**Excerpted text:**

################

Town Crier
October 2003
Travel Asia: Jeepney Mayhem, p. 26
Felice Tusi takes a front seat to catch some Filipino culture
Have you ever
found yourself squeezed in tightly with twenty other passangers,
all drenched in sweat, with blaring music wreaking havoc on your
ears, whilst careering through town at 90 kph? Or has anyone used
your shoulder as an unwilling pillow during the static rush hour
traffic? Have you ever experienced holding on for dear life just
on your way to work, arms numb and knuckles white from hanging onto
steel railings for far too long?
Mass transport is never crazy as when one hops aboard one of Manila's
jeepneys – chrome-plated road warriors that ferry passengers
through the ins and outs of the city and nearby locales. Filipinos
have been riding in jeepneys for over 50 years, ever since some
ingenious individual thought of fashioning public transport out
of the American military jeeps that lay scattered throughout the
post war Philippines.
Visitors to manila are fascinated in one way or the other by these
crude four-wheelers that reign over most roads in the city. Where
Thailand has its tuk-tuks and Vietnam its cyclos, the jeepney is
the Philippines' unique king of the road. Built up to twenty people,
the number is often swelled by some who bravely hold on to the door
railings. In far-flung provinces they pack even more passengers
by adding a wooden bench in the middle or letting men sit on the
rooftop!
Army
Surplus
Tracing the origins of the jeepney is like getting a glimpse of
modern-day Filipino culture from the front seat. During the American
occupation, there was a lack of proper public transport in Metro
Manila and when the Americans left behind their service jeeps, somebody
saw a great opportunity in there vehicles. Leonardo Sarao, a humble
calesa (horse-drawn carriage) driver from nearby Cavite province,
built the first batch that roamed the city streets. These first
few jeepneys were compact, offering seats for only four persons.
Not much was added to narrow body or small engine running it. But
when the American surplus withered in number, the Sarao brothers
sought to make changes that would make the vehicle more attuned
to Filipino ways.
In the 1960s they started using German and Japanese engines that
were bigger but less complicated than the US-made parts. Edgardo
Sarao, an architect who belonged to the second generation of jeepney
manufacturers, remembered how his father and uncles built the embodiment
of their dream – a machine halfway between a bus and a jeep
– using their combined skills as auto mechanics and ironsmiths.
To borrow a cliché, the Saraos reinvented the wheel by streamlining
the design and functionality of the jeepney. With a wider engine,
the body was bigger, allowing more seating capacity to satisfy the
Filipinos' penchant for lively group assemblies (true enough: one
can chance upon animated conversations between passengers). The
windows were left wide open to allow the wind to pass through, a
welcome relief on Manila's roads especially on summer days.
They also started using local materials, such as coconut husk, for
upholstery. And, if you've ever wondered why miniature steel horses
adorn the hood – that's Leonardo's way of paying homage to
his earlier career as a calesa driver that gave the family its means
of livelihood.

################

**Provided material:**

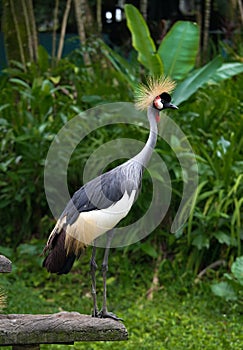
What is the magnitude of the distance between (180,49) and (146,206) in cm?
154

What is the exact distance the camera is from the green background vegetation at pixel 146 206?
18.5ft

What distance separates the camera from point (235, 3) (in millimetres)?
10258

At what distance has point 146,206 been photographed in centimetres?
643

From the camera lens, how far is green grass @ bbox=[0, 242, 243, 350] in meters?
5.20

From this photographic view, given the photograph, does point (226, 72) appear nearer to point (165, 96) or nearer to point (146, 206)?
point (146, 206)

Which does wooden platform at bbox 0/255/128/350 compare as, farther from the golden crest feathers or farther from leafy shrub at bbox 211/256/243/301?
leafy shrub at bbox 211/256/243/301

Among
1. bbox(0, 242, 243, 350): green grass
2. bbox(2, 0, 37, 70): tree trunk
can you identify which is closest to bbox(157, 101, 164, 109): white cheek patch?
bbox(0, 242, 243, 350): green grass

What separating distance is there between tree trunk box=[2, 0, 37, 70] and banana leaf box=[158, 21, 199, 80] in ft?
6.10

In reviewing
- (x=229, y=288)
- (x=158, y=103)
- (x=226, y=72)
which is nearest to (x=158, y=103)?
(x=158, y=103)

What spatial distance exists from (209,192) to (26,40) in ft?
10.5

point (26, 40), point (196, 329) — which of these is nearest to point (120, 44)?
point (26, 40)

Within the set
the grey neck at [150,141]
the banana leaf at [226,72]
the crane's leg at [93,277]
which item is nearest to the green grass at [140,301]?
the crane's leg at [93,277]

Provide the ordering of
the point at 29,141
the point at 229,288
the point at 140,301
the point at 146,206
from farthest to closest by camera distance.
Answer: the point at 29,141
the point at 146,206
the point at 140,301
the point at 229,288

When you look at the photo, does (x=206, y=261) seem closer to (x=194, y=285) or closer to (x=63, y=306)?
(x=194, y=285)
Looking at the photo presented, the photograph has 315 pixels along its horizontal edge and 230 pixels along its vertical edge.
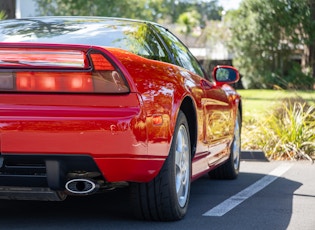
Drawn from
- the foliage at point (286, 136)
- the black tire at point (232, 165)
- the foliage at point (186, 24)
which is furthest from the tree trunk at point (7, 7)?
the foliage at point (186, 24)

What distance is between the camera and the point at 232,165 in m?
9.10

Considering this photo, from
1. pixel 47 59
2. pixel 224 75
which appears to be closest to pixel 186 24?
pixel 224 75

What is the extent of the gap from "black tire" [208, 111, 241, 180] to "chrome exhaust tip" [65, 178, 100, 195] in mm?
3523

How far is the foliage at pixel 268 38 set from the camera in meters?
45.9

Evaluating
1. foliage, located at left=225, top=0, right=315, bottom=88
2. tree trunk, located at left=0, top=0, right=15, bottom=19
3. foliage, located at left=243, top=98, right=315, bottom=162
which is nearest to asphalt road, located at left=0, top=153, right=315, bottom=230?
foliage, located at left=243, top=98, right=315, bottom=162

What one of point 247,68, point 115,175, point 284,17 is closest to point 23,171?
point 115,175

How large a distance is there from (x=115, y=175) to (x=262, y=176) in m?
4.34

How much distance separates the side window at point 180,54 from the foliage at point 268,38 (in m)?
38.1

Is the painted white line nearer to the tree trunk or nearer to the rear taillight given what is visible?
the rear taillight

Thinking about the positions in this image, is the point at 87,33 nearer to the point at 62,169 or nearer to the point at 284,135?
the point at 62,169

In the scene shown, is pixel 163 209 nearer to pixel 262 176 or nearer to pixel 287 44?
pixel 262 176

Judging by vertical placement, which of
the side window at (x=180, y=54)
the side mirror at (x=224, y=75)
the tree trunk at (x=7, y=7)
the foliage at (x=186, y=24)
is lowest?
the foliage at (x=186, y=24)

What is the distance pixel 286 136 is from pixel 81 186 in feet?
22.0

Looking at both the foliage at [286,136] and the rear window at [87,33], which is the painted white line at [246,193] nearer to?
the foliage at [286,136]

################

**Set tasks:**
**1.** Decide whether each statement agrees with the jeepney article. Answer yes or no for each and quote the deciding words.
(a) A jeepney is built for up to twenty people.
(b) The first jeepneys had seats for six persons.
(c) In the 1960s the builders began using German and Japanese engines.
**2.** Please rewrite the stretch of the jeepney article from "Mass transport is" through "post war Philippines.", putting "clever" in place of "ingenious".
**3.** According to the jeepney article, what local material did the builders use for upholstery?
Answer from the jeepney article alone.

**The results:**
**1.**
(a) Yes: "Built up to twenty people"
(b) No: "offering seats for only four persons"
(c) Yes: "In the 1960s they started using German and Japanese engines"

**2.**
Mass transport is never crazy as when one hops aboard one of Manila's
jeepneys – chrome-plated road warriors that ferry passengers
through the ins and outs of the city and nearby locales. Filipinos
have been riding in jeepneys for over 50 years, ever since some
clever individual thought of fashioning public transport out
of the American military jeeps that lay scattered throughout the
post war Philippines.

**3.** Coconut husk.